------ Quellenauszug ------
Stammesland statt Nationalstaat
Während sich der entthronte Monarch zur Kur in Italien aufhält, ruft sein Vetter Daoud Khan am 17. Juli 1973 die Republik Afghanistan aus: "Für das zukünftige Glück unserer Heimat …habe ich keinen anderen Weg als die feste Einrichtung einer wahren und sinnvollen Demokratie." Sich selbst setzt Daoud Khan in Personalunion als Staatsoberhaupt, Regierungschef, Verteidigungs- und Außenminister ein. Seit den 50er Jahren unterhält er exzellente Beziehungen zur Sowjetunion, von deren Unterstützung Afghanistan wirtschaftlich und militärisch völlig abhängig ist.
Daoud Khan bewahrt den Frieden in Afghanistan, doch an den überkommenen, feudalen Machtstrukturen ändert sich nichts. Wie schon unter König Zahir Schah bleibt die Republik Afghanistan ein äußerst fragiles Gebilde aus über 30 Völkern und Ethnien. Die Fürsten der größten Stämme – Paschtunen, Tadschiken, Usbeken und Hazaras – betrachten Staat und Wirtschaft lediglich als unerschöpfliches Reservoir zur Bereicherung. Auch der Islam, zu dem sich nahezu alle 27 Millionen Afghanen bekennen, trägt mit seinen zahlreichen divergierenden Glaubensströmungen nicht dazu bei, eine nationale demokratische Identität zu fördern.
------
Ziel 1: Sammle alle Zeilen der Datensätze, in denen die Zeichenkette "vertical" vorkommt.
------ Gespeicherte Datensätze ------
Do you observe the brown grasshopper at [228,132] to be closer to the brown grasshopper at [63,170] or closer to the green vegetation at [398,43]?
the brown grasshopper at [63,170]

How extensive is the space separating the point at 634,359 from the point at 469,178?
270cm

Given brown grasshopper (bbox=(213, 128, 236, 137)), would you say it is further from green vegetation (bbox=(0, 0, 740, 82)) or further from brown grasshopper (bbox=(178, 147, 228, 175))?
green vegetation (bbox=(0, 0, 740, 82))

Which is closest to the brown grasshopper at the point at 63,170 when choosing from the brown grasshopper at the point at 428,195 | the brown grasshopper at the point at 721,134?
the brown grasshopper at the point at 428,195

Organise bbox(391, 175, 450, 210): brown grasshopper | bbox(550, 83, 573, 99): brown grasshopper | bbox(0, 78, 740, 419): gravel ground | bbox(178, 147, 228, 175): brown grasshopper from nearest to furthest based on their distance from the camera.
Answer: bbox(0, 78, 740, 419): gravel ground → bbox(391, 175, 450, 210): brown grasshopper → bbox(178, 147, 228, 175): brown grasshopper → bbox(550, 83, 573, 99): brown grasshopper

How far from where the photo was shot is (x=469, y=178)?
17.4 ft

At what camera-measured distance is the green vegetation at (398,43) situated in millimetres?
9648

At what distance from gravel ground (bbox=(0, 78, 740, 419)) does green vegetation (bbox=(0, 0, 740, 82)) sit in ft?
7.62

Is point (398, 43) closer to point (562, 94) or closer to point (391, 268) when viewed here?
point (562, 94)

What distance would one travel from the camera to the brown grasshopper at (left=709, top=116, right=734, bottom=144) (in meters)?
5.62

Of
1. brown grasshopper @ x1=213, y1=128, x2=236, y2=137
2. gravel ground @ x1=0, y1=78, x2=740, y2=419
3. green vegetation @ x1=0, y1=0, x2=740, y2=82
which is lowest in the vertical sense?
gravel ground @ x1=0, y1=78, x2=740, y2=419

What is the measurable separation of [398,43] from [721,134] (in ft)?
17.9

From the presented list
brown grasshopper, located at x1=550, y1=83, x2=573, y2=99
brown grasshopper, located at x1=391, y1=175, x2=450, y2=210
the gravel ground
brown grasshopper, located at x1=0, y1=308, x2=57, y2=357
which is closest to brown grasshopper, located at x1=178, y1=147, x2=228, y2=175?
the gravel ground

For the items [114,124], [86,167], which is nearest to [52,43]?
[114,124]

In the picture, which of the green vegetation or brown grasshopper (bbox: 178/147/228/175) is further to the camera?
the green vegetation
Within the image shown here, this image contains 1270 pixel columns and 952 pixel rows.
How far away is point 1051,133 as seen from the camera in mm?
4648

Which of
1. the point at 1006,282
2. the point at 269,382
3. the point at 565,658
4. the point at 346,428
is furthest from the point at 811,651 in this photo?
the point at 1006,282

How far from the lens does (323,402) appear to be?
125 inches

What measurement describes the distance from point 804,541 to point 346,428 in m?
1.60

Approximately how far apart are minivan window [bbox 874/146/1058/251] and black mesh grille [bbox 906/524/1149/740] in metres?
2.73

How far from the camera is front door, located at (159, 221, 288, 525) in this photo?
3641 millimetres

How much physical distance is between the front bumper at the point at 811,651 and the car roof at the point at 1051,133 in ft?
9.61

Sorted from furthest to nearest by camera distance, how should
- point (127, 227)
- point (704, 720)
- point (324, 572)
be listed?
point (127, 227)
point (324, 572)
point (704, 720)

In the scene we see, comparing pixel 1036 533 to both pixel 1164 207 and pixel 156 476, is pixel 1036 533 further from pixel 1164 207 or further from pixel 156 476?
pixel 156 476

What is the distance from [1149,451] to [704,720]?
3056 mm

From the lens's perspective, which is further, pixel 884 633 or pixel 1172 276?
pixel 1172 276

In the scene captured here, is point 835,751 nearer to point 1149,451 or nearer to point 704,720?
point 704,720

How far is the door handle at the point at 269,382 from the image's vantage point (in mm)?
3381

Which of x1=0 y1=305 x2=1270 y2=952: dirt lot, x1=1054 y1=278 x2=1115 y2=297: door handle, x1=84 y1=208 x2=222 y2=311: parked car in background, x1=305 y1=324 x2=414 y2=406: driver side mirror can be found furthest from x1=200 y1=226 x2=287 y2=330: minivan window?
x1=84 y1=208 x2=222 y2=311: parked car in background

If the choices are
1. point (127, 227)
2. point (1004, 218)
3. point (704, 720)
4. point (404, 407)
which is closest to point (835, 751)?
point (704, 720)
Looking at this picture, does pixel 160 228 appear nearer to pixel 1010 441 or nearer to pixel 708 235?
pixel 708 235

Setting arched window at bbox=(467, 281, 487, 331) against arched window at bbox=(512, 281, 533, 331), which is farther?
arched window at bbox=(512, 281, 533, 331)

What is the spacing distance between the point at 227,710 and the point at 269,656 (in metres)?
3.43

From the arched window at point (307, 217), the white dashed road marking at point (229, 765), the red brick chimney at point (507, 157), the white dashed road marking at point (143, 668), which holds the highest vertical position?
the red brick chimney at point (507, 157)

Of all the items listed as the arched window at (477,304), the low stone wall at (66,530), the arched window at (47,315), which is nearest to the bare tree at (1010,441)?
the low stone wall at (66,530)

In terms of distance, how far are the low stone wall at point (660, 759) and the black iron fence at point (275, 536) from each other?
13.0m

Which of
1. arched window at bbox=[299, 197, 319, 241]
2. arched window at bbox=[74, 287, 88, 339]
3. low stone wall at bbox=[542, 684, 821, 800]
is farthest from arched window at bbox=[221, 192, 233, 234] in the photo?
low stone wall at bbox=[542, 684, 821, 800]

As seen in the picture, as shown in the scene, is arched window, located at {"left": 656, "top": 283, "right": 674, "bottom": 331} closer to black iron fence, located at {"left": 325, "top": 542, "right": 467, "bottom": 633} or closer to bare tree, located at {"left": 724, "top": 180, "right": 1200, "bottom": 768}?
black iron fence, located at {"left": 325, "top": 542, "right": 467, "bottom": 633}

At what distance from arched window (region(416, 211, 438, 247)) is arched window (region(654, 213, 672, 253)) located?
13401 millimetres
------
Ziel 2: Schreib den Quellenauszug über die Republik Afghanistan unter Daoud Khan im Anschluss an seinen letzten Satz weiter.

Erwartete Ausgabe 1:
which is lowest in the vertical sense?
From the arched window at point (307, 217), the white dashed road marking at point (229, 765), the red brick chimney at point (507, 157), the white dashed road marking at point (143, 668), which holds the highest vertical position?

Erwartete Ausgabe 2:
Putsch gegen Daoud Khan
Mit seinen Demokratie-Versprechungen weckt Daoud Khan im Westen Hoffnungen, Afghanistan aus dem Vasallen-Bündnis mit der Sowjetunion herausbrechen zu können. Gefördert werden diese Hoffnungen, als Daoud Khan 1975 beginnt, moskaufreundliche Mitglieder seines Regimes abzudrängen und Afghanistan stärker als blockfreies Land nach dem Vorbild Indiens und Ägyptens zu positionieren. Als sich Gerüchte verbreiten, der Regierungschef wolle Kader der linken Demokratischen Volkspartei Afghanistans (DVPA) liquidieren, kommt es im April 1978 zu einem blutigen Militärputsch, bei dem Daoud Khan ermordet wird.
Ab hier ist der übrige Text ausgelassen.